I don't even know if you read my blog any more. I don't know if you even care about me anymore. You know who you are. We haven't talked in ... what has it been... a couple years now? I asked for a reference letter a while ago, it never came. I tried to keep in contact it never happened.
I don't know if you really love my husband. Then again you never really had the time to get to know him. Or was that ... take the time. Of course I do live 2000 miles away from you now. There was a short time in my life, 2 years to be exact, that you meant the world to me. You filled me with dreams, passion, love, hope, encouragement, and wisdom. Then ... I moved and you got too busy for me. Or was it the other way around? Or is it because the thing we all thought I was supposed to be doing ... isn't really the thing I'm doing?
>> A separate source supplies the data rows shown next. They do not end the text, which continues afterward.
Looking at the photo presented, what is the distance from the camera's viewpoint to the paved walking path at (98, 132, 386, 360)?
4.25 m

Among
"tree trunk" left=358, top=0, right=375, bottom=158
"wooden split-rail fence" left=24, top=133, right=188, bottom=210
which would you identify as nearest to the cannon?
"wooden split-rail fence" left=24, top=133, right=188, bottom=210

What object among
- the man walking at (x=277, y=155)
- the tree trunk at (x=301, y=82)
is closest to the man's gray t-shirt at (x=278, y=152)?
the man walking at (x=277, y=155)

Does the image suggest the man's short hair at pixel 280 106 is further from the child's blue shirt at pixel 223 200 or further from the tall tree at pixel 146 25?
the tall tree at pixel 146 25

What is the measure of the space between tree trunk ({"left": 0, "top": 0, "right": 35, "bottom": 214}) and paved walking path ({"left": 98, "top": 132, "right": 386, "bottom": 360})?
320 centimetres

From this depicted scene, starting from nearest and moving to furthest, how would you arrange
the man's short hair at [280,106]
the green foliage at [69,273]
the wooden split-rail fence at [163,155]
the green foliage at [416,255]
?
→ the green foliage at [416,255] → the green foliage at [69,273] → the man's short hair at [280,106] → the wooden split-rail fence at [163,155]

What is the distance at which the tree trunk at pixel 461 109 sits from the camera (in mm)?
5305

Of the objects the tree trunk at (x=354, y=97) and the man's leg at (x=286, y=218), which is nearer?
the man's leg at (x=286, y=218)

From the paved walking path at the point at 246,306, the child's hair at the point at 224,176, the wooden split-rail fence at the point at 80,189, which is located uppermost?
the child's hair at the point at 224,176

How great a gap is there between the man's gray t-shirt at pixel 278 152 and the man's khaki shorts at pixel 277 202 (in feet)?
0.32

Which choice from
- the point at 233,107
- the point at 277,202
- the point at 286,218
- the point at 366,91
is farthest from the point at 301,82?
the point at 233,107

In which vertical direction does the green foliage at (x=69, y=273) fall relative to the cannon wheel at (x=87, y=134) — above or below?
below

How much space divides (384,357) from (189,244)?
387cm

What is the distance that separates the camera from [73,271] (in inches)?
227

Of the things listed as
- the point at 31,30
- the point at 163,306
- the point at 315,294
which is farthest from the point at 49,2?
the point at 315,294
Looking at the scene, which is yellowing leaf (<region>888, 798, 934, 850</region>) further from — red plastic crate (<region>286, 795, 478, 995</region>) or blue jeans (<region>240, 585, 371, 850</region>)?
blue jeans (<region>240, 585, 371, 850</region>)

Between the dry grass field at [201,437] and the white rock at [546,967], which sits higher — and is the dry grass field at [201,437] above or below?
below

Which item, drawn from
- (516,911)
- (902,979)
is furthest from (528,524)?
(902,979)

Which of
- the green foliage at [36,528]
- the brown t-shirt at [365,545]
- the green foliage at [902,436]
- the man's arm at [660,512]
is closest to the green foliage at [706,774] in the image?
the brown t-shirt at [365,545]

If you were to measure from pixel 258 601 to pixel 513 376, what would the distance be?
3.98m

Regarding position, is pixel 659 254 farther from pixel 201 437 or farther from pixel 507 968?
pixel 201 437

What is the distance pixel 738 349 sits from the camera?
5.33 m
You want the truth? I feel replaced. And not nicely ... not naturally. But more like I was booted from your life. Or maybe I should say Ripped from it? I don't think that part of my heart will really heal. Every time I hear about you ... every time I read your blog that part of my heart shatters and it takes a lot to not break down and cry .... it takes a lot to not dive into the mess and dwell there. Did you really mean anything you ever said to me?
I'm happy where I am...I suppose, for the most part. I hate this state, but then again I really think Oregon will always be in my blood. I'm teaching now did you know that? And I love it ... I really, really do. I really think it's where I was supposed to be to begin with. But the Deaf are not forgotten, my heart still yearns for that part of my life again. Except .... when I think of that part of my life I think about you and the pain resurfaces. Is that the reason why I avoid it now? Or is it because I feel as though I failed the whole Deaf community down here by getting married? I don't think I'll ever know.
But one thing I do know. Is I miss you and I love you more then these puny words in this blog can tell you. All of this? ...my pathetic attempt to speak my pain.